Scientists suggest home genetic tests may cause unnecessary stress

In the age of the Internet, where cybercondriacs are just a mouse click away from a diagnosis, do-it-yourself home genetics test may seem like the next logical step in managing health. But these tests, which are relatively new and available online, are often not comprehensive and may cause unnecessary stress, warns Suzanne Mahon, DNSc., a clinical professor of hematology and oncology at Saint Louis University.

According to Mahon, a recent undercover investigation by the Government Accountability Office, found that home genetic tests from the top four genetic test companies often provided incomplete, conflicting and misleading information to consumers.

"Sometimes a little bit of knowledge can be a dangerous thing. This is one of those cases," said Mahon, who provides genetic counseling at the Saint Louis University Cancer Center.

"When geneticists order testing, they have selected the appropriate test based on a family and personal history. He or she also can help you understand the results and decide what to do next."

Unlike home pregnancy tests which are fairly simple and test for the presence of a specific hormone, genetic tests are much more complicated. Typically, home genetic tests are not capable of providing complete DNA sequencing, which according to Mahon, is the best way to define hereditary risk. For example, home genetic tests do not test for all forms of hereditary breast cancer. Without comprehensive testing, Mahon says the results are not meaningful.

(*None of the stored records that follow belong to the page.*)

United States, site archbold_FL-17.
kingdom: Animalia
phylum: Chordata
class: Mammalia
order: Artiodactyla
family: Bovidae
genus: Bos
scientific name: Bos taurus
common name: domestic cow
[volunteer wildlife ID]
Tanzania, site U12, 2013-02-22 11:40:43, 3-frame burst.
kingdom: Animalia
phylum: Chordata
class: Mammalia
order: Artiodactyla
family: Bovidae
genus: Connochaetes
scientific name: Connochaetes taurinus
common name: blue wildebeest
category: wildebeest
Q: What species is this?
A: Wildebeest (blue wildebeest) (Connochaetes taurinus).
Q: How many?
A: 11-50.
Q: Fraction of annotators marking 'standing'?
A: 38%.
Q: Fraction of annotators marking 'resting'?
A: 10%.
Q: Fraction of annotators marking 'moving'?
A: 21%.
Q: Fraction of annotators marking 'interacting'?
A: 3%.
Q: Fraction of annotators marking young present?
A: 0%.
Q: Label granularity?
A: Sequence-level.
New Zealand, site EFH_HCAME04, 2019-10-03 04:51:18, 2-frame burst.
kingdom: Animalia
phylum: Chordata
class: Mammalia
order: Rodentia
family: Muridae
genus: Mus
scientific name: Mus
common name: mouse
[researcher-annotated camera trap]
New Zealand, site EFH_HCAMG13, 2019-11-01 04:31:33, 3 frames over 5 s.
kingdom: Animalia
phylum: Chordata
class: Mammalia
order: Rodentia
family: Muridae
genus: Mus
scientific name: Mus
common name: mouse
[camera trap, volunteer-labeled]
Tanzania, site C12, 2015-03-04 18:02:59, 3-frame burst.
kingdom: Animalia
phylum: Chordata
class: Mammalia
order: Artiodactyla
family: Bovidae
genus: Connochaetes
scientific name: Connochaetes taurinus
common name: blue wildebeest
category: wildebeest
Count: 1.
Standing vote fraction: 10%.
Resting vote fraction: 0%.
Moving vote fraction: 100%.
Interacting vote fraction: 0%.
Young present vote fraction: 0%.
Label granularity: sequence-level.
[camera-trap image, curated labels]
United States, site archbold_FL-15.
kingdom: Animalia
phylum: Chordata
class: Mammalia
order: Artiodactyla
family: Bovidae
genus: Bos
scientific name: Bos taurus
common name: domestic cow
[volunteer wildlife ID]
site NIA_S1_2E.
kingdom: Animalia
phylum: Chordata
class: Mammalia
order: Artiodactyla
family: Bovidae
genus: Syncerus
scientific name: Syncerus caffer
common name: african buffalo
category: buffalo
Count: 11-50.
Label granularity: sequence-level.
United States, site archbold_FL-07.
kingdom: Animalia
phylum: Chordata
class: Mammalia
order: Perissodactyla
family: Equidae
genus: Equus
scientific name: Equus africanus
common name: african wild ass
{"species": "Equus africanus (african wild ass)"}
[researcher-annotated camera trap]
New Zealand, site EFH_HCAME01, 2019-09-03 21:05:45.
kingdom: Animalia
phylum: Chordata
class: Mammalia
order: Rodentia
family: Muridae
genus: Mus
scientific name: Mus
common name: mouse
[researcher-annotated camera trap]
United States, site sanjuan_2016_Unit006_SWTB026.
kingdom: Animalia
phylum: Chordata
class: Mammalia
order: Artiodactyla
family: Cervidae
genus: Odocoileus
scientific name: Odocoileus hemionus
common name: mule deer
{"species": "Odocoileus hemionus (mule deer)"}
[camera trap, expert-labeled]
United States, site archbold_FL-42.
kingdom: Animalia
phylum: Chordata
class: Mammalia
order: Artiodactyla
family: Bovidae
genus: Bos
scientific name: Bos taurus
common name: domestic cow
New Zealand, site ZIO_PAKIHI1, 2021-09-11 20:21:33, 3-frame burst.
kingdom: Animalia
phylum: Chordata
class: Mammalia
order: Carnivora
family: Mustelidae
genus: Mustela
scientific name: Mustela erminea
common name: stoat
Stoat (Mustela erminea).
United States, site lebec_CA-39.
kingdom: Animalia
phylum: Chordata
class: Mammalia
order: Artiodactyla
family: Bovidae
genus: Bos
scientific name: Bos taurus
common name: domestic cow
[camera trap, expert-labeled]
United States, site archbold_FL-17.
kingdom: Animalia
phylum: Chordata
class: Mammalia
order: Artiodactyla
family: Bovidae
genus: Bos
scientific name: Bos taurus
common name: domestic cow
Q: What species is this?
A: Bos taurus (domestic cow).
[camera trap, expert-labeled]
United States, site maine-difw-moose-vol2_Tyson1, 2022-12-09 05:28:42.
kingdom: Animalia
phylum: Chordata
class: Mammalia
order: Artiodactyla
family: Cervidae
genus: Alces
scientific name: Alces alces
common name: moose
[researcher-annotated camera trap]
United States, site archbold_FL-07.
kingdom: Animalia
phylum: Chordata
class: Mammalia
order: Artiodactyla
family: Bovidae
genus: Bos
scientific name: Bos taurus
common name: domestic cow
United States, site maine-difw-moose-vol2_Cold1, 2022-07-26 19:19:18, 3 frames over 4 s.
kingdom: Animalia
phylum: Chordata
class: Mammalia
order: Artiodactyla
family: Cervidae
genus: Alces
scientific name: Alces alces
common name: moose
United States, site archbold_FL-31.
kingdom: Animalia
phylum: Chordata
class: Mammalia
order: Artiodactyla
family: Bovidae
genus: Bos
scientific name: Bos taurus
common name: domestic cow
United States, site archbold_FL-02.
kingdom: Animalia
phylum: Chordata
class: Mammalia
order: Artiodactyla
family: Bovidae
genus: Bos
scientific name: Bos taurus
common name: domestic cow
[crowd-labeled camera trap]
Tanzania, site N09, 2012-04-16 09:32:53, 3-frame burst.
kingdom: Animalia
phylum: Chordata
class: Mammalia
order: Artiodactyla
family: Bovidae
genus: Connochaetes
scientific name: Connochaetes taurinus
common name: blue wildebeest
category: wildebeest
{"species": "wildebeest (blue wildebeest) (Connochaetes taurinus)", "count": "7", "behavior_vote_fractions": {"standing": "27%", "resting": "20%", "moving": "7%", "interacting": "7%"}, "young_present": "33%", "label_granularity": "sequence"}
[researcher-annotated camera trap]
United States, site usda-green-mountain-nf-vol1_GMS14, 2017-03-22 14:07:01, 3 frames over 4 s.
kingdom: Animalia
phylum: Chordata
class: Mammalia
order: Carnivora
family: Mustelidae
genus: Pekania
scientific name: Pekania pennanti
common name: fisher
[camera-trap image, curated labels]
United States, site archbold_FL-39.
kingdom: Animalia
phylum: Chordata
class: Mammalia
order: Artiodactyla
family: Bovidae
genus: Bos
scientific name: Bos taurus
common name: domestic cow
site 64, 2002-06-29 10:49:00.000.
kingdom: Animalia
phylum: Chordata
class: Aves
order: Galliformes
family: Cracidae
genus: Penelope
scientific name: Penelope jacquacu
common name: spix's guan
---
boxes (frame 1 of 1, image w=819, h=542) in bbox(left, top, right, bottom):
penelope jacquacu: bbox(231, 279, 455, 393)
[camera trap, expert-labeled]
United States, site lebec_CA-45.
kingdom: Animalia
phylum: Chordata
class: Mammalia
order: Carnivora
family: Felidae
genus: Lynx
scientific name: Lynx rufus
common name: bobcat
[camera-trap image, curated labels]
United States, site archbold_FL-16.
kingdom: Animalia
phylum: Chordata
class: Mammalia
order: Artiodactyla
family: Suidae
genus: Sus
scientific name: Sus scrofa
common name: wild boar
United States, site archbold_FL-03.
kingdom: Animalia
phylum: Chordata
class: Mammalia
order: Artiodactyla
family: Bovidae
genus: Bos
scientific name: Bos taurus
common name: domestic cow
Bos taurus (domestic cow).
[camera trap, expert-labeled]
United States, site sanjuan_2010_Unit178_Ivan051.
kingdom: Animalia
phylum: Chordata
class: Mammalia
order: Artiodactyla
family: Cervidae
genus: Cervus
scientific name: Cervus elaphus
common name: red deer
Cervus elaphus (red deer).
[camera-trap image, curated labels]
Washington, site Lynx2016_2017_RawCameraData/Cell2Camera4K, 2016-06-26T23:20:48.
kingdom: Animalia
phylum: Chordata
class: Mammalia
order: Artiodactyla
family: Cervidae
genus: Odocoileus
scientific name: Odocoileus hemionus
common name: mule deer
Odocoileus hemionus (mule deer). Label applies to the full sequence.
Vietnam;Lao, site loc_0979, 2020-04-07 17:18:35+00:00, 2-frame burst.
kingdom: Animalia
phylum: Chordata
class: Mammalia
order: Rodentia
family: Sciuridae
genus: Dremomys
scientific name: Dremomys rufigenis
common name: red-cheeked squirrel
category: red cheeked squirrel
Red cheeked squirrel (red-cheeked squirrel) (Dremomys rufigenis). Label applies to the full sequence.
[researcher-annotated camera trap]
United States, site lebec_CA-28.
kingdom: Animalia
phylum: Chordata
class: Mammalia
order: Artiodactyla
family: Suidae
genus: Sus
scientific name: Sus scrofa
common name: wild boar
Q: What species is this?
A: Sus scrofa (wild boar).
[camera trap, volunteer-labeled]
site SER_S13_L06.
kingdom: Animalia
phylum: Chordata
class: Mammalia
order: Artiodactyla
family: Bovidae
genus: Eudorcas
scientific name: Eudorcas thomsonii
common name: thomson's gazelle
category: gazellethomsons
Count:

Mahon also worries that home genetic test users will not be prepared for the results or know what to do with the information.

Using Genetics to Assess Breast Cancer Risk

The discovery of the breast cancer genes BRCA1 and BRCA2 has made breast cancer one of the most commonly requested genetic tests for disease susceptibility. Women who are diagnosed with breast cancer before age 50, have bilateral cancer, have a family history of breast cancer should talk with their health care provider about genetic testing.

"Approximately 10 percent of the population has a hereditary risk for developing cancer especially cancers of the breast, colon, ovary, uterus, and malignant melanoma. If you think you may be at risk, you should talk with your health care provider about genetic testing. He or she might then refer you to a geneticist, who will conduct a risk assessment to see if genetic testing might be helpful," Mahon said.